C'est le moins connu des grands compositeurs de lieder: Hugo Wolf. Exact contemporain de Mahler, quatre ans de plus que Richard Strauss. Peu prolixe, resté surtout dans l'histoire pour ses cycles de mélodies et le dernier d'entre eux l' "Italienisches Liederbuch" (Livre de lieder italien), auquel s'attaquent aujourd'hui Diana Damrau et Jonas Kaufmann.
Wolf, dans la Vienne de 1900
Schubert, Schumann, Brahms, Mahler, Richard Strauss: la mélodie germanique (le "lied" et, au pluriel, les "lieder") tient dans ces cinq noms. Presque. Un sixième, le moins connu mais pas le moins important: Wolf. Hugo Wolf. Trois Allemands, Schumann, Brahms, Strauss. Trois Autrichiens, Schubert, Mahler, Wolf. Ne pas oublier qu'à leur époque (le XIXe siècle pour faire rapide) l'Autriche était plus importante que l'Allemagne. Et bien plus cosmopolite. Le père d'Hugo Wolf vient d'Allemagne. La mère de Slovénie et, plus anciennement, d'Italie même. Wolf naît à Windischgrätz, aujourd'hui Slovenj Gradec, dans le pays de maman. Mais à 15 ans, Vienne, le conservatoire. La Vienne incontournable pour quelqu'un de l'Empire? Oui, à moins d'être hongrois ou pragois.
Une centaine de lieder
N'allez pas croire pourtant que, dans ce dernier grand recueil, Wolf va à la recherche de ses origines. "Italienisches": pas du tout. Un Wolf déjà réduit aux lieder malgré lui. Des oeuvres symphoniques, un "Penthésilée": pas de succès. Des choeurs, d'autres essais symphoniques: en vain! Un opéra, "Le corregidor": échec. Restent les fameuses mélodies, dont les premières tentatives sont triomphales. Wolf a 27 ans, en cinq ans c'est un déchaînement créatif, sur des poèmes des plus grand auteurs allemands, Eduard Mörike (53 lieder), Joachim von Eichendorff (13 lieder) et le grand Goethe (25 lieder).
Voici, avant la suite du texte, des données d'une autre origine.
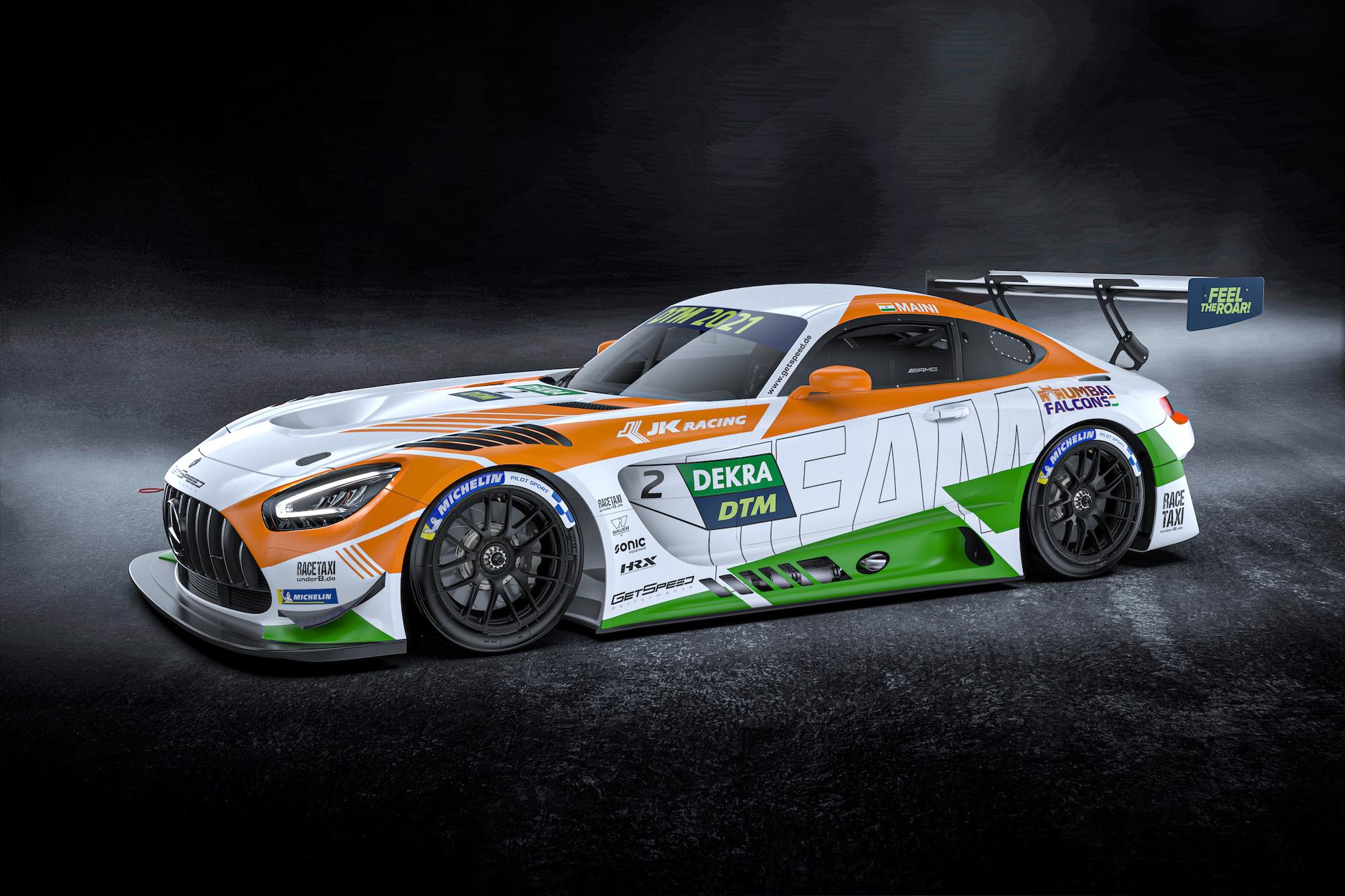 Mercedes-AMG Motorsport to race in DTM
Les titres sont faciles à retenir, Goethe-Lieder, Mörike-Lieder...
Des chants populaires espagnols et italiens
Et voilà que Wolf couronne ces somptueux bouquets de deux recueils qui n'ont rien de folklorique, le "Spanisches Liederbuch" et celui qui nous concerne: l'Espagne, l'Italie. Ce sont les textes qui comptent: poèmes populaires traduits par un Allemand, Paul Heyse, et qui ne font que de discrètes allusions à leur pays d'origine. La musique de Wolf, plus immédiate, plus fougueuse, que celle de Mahler (le contemporain -Wolf, aîné de quatre mois!) répond aussi à une construction très particulière où deux voix dialoguent, se répondant parfois, ou parlant en parallèle.
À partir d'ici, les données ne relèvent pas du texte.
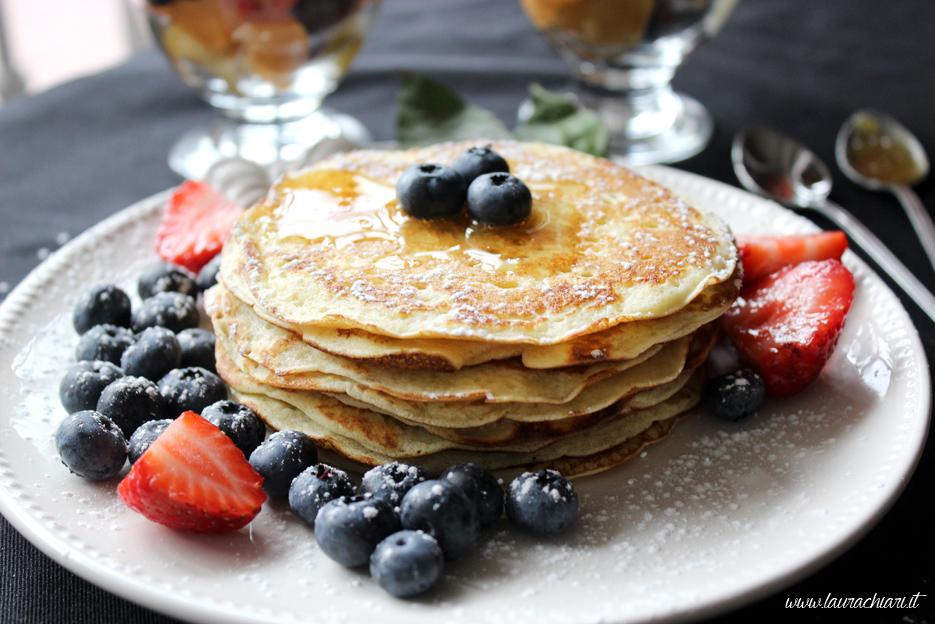 pancakes5 copia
Le recueil espagnol date des années 1889-1890; le recueil italien, commencé aussitôt après, sera achevé en 1896. Entre-temps excitation, exaltation, alcoolisme, vie de bâton de chaise. Syphilis. Internement (en 1898, Wolf a 38 ans) dont il ressort, voyageant (en Italie justement), se reposant, ne composant plus. En octobre de la même année, tentative de suicide par noyade. L'internement à Vienne sera définitif, jusqu'à une pneumonie fatale en 1903.
Poèmes pour les femmes et pour les hommes
Le modèle est Schubert, par l'attention aux mots, la volonté que la musique transcende la voix parlée. On ne déclame pas, on est presque dans la "conversation musicale" chère à Richard Strauss; mais sans jamais chercher à la reproduire, sinon à quoi servirait la musique? Wolf préfère le mot "Gedichte" (poèmes) à celui de "Lieder", respectant ainsi ses sources d'inspiration -les poètes.
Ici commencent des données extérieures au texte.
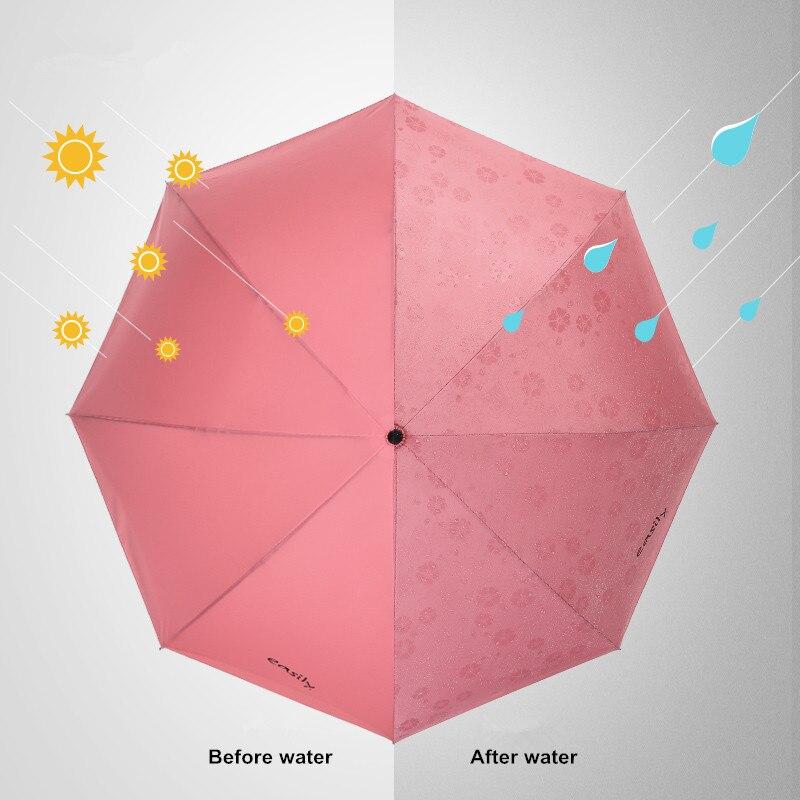 115 cm 2-3person auto ouvert c-crochet agrandir double couches inverse mains libres parapluie inversé eau fleur magique debout parasol - 4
Mais il y a mieux -et qui nous amène à ce Cd, reflet d'un concert donné par nos deux stars à la Philharmonie d'Essen (ou fut créée, nous rappelle-t-on, par Mahler lui-même, sa "6e Symphonie"): en une heure vingt à peine, 46 lieder, le plus court de moins d'une minute, le plus long d'à peine trois. Un couplet à chaque fois, clairement identifié pour les trois quarts d'entre eux comme dit par une femme ou dit par un homme. Une dizaine "sans sexe", de sorte que Damrau et Kaufmann se les sont partagés.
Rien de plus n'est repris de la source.